Brief
Exactly as they appear, retype the lines from the one containing "Чтобы рассада нормально" through the final line of the data below. Leave pictures out.

Short text fragments from websites
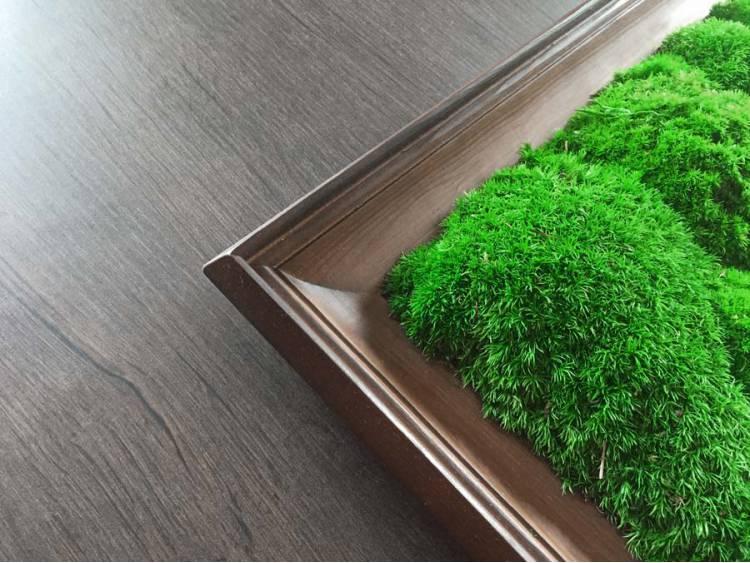 Obraz z mchu poduszkowego w ramie z drewna 61x41cm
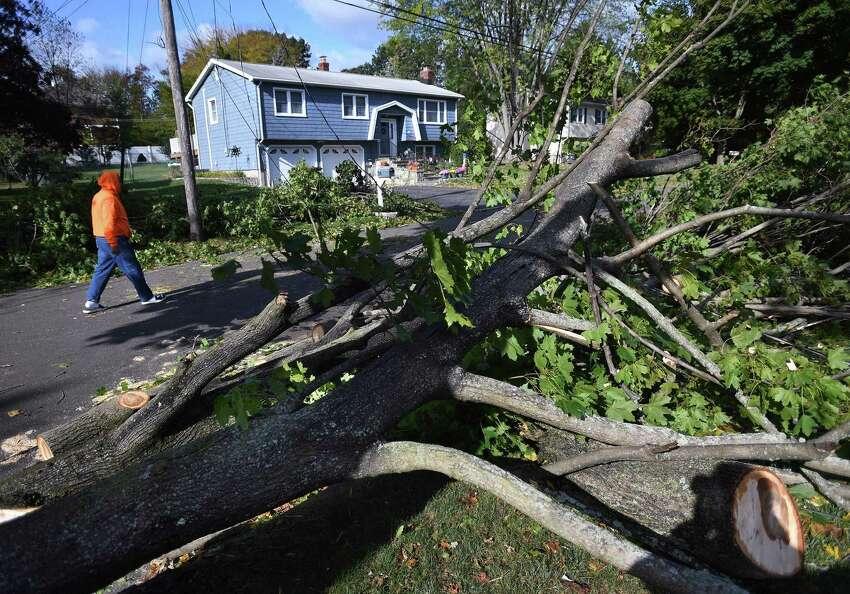 A tree fallen across powerlines blocks dead end West Shore Drive in Milford, Conn. on Wednesday, October 16, 2019.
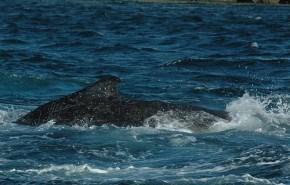 Japón dejará de capturar ballenas jorobadas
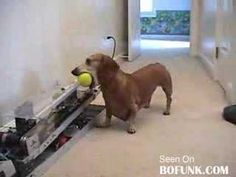 Jerry The Dachsund And His Fetch Machine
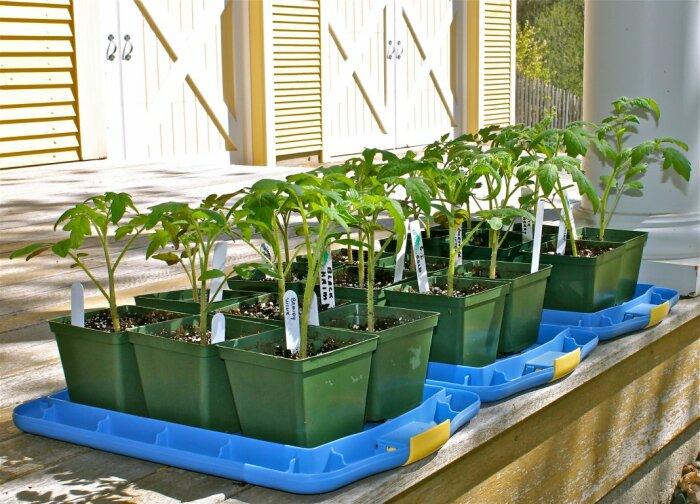 Чтобы рассада нормально росла и развивалась, важно следить за световым режимом / Фото: pomidorchik.com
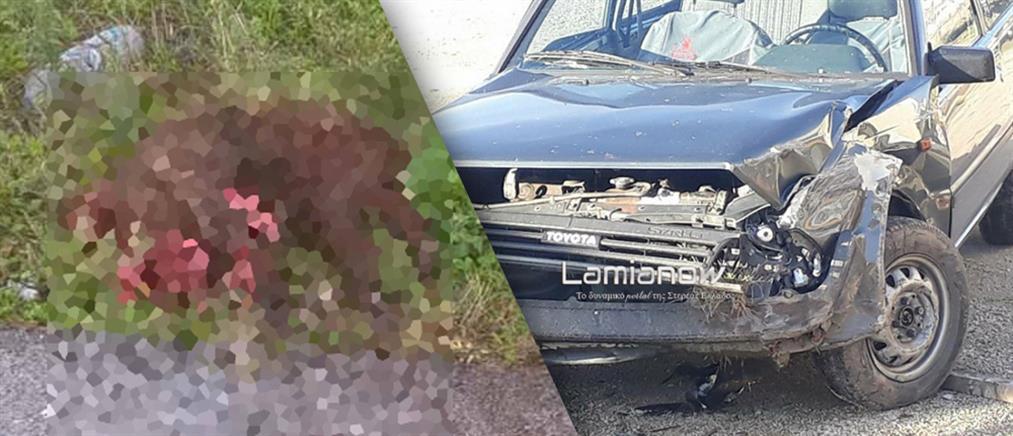 Ανυποψίαστη οδηγός έπεσε πάνω σε σκοτωμένα αγριογούρουνα (φωτο)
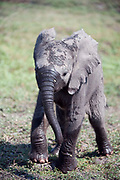 Young elephant calf walking through swamp with wet legs and trunk
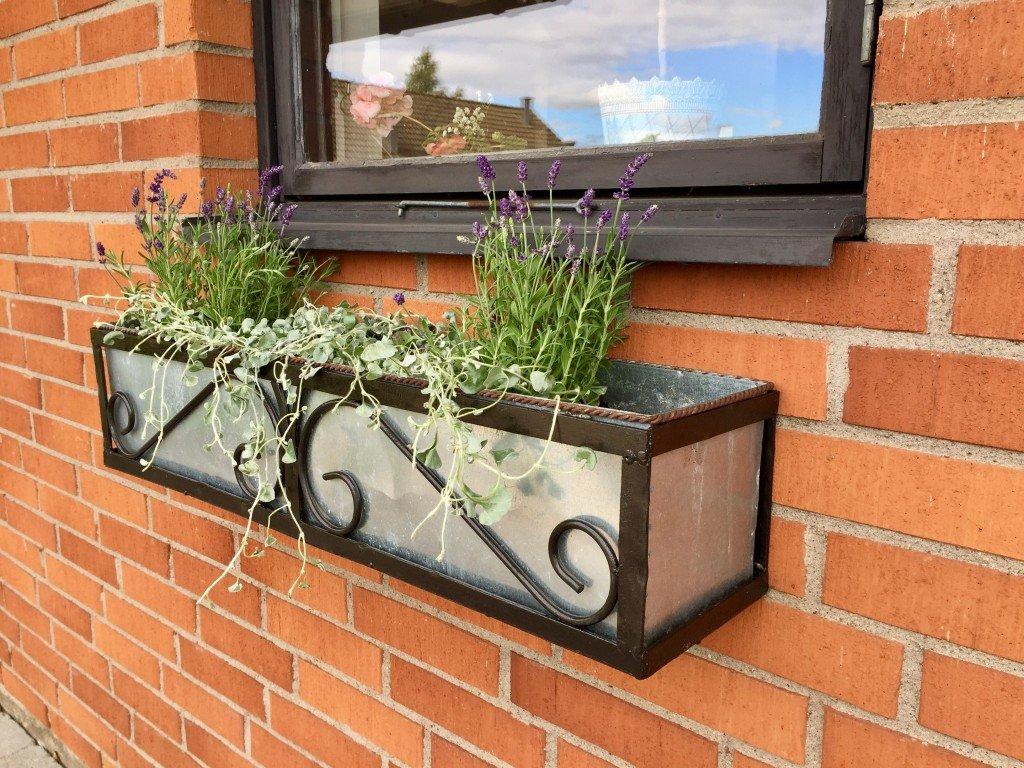 blomsterlåda_i_zink_och_smide_lavendel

Reply
 Чтобы рассада нормально росла и развивалась, важно следить за световым режимом / Фото: pomidorchik.com
 Ανυποψίαστη οδηγός έπεσε πάνω σε σκοτωμένα αγριογούρουνα (φωτο)
 Young elephant calf walking through swamp with wet legs and trunk
 blomsterlåda_i_zink_och_smide_lavendel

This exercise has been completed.